> 本演習の課題:
a) 香港の民主派弁護士へのインタビュー記事によると、香港のデモはこの週で何週目を迎えたか。
b) 香港の民主派弁護士へのインタビュー記事から、「香港のデモは今週で15週目を」から「衝突し、けが人も出ています。」までを、その語句も含めて一字一句違えずに書き写しなさい。

> 提示文:
..........
「中国も民主化すべき時」: 香港の民主派弁護士アルバート・ホー氏インタビュー

2019.09.19

香港のデモは今週で15週目を迎えた。9月4日に林鄭月娥(キャリー・ラム)行政長官が中国本土に容疑者の引き渡しを可能にする逃亡犯条例の改正案の撤回後も、香港市民の抗議活動は収束する兆しを見せない。抗議運動をどう捉えるべきか。今後の展望も含め、香港の著名な弁護士で民主派の重鎮である何俊仁(アルバート・ホー)氏に話を聞いた。

(聞き手 長華子)

──行政長官が逃亡犯条例改正案の撤回を表明しました。この撤回をどう見ていますか。

何(ホー)氏(以下、何): 撤回は3カ月前に、宣言することができました。こんな簡単な結論に到達するまでに3カ月もかかったのは残念です。決断に時間がかかったため、多くの活動家が警察と衝突し、けが人も出ています。
..........
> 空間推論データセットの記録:
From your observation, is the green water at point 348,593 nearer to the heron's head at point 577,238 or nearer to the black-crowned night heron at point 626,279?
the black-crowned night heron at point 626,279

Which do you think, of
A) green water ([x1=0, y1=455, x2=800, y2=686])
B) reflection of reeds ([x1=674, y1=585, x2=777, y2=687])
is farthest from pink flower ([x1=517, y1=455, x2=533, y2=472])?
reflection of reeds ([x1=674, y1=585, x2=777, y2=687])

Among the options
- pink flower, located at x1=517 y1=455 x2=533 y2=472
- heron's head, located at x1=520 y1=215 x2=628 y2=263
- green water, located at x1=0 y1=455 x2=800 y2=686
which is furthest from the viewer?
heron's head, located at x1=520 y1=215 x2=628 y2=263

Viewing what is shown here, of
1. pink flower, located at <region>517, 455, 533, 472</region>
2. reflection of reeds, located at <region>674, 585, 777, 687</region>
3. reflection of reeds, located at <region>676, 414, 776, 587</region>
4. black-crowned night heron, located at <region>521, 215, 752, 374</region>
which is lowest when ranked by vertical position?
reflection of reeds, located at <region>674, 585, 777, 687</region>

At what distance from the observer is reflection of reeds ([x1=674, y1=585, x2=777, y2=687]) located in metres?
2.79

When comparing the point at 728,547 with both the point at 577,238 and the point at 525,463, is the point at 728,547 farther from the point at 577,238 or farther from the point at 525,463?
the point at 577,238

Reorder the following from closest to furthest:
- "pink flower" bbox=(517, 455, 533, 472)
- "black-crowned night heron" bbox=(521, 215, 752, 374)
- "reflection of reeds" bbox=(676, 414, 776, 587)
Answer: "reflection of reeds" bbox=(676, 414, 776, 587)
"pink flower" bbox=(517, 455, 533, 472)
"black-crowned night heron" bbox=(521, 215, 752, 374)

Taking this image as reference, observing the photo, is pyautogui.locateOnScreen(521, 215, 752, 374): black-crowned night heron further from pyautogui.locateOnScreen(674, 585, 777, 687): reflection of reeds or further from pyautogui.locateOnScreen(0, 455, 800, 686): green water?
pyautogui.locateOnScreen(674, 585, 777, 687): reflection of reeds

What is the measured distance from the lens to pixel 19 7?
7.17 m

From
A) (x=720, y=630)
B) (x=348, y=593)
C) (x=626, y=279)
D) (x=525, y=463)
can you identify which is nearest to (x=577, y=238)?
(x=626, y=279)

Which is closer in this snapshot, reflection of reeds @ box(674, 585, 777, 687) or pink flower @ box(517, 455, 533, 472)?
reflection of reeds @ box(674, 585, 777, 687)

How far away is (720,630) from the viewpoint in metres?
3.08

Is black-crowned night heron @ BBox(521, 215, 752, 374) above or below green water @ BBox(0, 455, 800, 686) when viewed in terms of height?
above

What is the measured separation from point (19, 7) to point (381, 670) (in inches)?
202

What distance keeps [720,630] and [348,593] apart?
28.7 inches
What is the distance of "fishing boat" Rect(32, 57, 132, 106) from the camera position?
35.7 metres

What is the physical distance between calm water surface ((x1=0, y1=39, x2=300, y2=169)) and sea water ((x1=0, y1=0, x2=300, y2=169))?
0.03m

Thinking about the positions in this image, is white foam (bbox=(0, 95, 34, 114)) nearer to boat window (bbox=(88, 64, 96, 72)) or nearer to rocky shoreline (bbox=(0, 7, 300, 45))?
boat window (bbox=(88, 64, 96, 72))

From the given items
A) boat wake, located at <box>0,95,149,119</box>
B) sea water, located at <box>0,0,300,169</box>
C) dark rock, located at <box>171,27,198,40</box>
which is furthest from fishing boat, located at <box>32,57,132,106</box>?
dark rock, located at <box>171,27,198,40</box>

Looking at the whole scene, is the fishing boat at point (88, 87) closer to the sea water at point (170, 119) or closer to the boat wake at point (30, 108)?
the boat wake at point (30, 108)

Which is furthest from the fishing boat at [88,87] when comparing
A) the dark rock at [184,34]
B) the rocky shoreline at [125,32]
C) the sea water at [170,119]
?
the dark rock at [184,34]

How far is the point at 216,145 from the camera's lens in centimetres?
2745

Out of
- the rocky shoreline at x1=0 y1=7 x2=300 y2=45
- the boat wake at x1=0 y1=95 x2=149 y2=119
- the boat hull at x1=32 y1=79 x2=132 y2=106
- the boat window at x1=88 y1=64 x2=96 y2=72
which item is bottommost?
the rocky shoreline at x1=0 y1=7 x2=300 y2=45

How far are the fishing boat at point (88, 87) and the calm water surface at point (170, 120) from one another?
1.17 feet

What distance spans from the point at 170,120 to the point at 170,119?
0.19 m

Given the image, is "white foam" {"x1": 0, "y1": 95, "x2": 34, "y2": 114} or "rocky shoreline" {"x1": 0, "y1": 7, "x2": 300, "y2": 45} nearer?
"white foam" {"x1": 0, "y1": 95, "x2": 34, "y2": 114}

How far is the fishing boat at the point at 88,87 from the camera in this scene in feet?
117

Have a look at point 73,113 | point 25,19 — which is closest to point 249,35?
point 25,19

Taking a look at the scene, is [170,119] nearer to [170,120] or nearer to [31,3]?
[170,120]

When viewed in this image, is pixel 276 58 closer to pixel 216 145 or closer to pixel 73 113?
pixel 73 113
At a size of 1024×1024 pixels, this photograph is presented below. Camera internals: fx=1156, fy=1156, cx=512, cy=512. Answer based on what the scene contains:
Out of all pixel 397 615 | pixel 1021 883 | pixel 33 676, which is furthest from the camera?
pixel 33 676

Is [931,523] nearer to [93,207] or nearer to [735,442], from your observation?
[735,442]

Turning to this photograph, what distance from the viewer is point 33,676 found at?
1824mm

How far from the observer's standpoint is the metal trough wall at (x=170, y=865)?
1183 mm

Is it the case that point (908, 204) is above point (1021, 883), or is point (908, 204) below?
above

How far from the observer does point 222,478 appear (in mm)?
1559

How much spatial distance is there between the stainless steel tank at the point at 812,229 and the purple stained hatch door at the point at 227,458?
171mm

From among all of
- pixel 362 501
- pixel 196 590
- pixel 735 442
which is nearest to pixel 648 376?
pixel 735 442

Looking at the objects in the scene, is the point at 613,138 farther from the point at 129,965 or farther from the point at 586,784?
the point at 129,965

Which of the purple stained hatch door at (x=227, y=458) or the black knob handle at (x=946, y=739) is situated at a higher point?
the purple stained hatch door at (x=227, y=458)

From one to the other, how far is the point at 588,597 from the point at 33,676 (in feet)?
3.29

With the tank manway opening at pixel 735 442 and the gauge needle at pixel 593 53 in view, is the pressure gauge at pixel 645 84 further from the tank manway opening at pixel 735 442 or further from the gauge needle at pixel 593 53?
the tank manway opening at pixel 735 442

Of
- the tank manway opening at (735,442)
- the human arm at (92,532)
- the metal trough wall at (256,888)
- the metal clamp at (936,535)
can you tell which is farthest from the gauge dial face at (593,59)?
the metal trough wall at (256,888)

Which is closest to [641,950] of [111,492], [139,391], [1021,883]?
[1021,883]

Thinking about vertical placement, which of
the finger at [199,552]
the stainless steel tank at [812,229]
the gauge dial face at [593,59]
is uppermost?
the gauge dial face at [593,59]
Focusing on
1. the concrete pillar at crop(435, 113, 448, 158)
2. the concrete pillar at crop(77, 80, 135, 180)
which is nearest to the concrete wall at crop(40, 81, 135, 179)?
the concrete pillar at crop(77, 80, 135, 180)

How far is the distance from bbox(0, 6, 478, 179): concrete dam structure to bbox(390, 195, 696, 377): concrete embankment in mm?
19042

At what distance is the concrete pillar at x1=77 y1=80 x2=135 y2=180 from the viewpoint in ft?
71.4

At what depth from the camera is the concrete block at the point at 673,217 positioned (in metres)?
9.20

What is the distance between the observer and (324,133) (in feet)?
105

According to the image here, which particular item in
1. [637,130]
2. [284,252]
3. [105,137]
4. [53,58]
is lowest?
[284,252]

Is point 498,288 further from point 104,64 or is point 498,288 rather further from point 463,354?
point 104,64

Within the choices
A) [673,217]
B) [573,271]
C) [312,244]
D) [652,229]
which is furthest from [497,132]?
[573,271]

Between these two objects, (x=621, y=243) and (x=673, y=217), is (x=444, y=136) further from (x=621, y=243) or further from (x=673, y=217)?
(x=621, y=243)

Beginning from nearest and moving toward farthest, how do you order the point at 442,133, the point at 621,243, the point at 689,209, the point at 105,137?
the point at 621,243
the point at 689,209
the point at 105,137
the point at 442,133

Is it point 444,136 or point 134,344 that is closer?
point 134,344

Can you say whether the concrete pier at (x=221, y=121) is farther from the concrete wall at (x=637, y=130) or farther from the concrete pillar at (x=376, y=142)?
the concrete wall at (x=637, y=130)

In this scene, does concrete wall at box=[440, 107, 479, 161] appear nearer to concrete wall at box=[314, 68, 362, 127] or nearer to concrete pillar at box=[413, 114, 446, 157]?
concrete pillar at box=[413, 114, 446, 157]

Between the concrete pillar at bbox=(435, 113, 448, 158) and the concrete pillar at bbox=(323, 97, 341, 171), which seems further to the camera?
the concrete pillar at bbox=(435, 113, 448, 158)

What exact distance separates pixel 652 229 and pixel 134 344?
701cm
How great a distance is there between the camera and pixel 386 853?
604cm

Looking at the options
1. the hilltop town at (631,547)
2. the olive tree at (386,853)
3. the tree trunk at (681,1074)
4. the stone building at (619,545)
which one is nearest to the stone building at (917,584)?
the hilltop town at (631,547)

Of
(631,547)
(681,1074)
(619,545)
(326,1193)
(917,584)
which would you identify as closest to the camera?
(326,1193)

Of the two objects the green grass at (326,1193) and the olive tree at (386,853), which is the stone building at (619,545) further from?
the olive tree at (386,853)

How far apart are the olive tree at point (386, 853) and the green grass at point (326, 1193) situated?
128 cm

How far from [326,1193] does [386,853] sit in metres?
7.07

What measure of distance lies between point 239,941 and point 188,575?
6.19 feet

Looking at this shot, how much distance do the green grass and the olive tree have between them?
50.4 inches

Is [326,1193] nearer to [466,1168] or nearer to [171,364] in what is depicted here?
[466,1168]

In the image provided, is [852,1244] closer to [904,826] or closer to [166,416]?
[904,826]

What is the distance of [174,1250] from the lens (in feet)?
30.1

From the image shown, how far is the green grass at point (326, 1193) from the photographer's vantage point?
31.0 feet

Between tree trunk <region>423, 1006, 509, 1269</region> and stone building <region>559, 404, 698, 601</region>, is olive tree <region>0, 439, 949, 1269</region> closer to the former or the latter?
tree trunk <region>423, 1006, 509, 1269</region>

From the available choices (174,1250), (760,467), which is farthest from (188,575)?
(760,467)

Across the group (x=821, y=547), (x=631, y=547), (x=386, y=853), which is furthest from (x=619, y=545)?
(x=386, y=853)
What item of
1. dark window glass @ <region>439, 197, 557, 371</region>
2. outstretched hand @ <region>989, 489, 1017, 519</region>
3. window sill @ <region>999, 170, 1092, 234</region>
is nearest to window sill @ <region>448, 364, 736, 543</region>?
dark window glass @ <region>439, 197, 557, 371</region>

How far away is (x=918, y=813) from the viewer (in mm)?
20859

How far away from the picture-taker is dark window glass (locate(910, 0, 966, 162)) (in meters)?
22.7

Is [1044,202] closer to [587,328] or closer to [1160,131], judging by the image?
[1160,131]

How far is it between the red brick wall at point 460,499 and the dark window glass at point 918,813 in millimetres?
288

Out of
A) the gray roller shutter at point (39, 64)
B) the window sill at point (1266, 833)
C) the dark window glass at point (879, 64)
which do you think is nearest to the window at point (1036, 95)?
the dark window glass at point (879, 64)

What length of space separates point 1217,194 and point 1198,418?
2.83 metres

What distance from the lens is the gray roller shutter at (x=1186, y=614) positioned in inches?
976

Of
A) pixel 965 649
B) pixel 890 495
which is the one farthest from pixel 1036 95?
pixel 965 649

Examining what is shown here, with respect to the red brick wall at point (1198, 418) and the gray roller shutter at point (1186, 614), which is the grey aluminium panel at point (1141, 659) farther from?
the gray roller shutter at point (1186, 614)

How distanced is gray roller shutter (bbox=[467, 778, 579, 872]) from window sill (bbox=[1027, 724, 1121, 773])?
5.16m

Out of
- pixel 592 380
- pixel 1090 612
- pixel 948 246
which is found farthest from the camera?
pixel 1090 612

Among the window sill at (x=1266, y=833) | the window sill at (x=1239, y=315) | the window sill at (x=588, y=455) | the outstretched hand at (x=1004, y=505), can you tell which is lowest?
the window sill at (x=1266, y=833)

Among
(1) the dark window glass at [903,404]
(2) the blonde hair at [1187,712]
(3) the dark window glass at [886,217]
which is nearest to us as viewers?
..........
> 解答一覧:
a) 15週目

b)
香港のデモは今週で15週目を迎えた。9月4日に林鄭月娥(キャリー・ラム)行政長官が中国本土に容疑者の引き渡しを可能にする逃亡犯条例の改正案の撤回後も、香港市民の抗議活動は収束する兆しを見せない。抗議運動をどう捉えるべきか。今後の展望も含め、香港の著名な弁護士で民主派の重鎮である何俊仁(アルバート・ホー)氏に話を聞いた。

(聞き手 長華子)

──行政長官が逃亡犯条例改正案の撤回を表明しました。この撤回をどう見ていますか。

何(ホー)氏(以下、何): 撤回は3カ月前に、宣言することができました。こんな簡単な結論に到達するまでに3カ月もかかったのは残念です。決断に時間がかかったため、多くの活動家が警察と衝突し、けが人も出ています。